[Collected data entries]

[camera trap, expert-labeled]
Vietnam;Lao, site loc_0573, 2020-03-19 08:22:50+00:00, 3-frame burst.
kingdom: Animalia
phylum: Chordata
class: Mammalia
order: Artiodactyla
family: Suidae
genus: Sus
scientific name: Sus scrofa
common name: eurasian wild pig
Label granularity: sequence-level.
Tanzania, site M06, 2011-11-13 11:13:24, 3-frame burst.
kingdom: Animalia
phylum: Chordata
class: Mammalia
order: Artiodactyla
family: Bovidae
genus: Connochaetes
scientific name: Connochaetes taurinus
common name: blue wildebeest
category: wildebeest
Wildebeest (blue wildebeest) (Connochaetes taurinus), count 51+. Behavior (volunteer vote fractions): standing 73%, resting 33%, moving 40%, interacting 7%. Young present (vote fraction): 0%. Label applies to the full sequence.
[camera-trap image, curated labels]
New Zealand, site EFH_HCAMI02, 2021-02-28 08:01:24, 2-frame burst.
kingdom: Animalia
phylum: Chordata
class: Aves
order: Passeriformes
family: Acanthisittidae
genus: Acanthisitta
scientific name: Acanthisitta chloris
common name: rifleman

[About this exercise]
With "scientific" as the search string, filter the records and return each line that has it.

[Exercise answer]
scientific name: Sus scrofa
scientific name: Connochaetes taurinus
scientific name: Acanthisitta chloris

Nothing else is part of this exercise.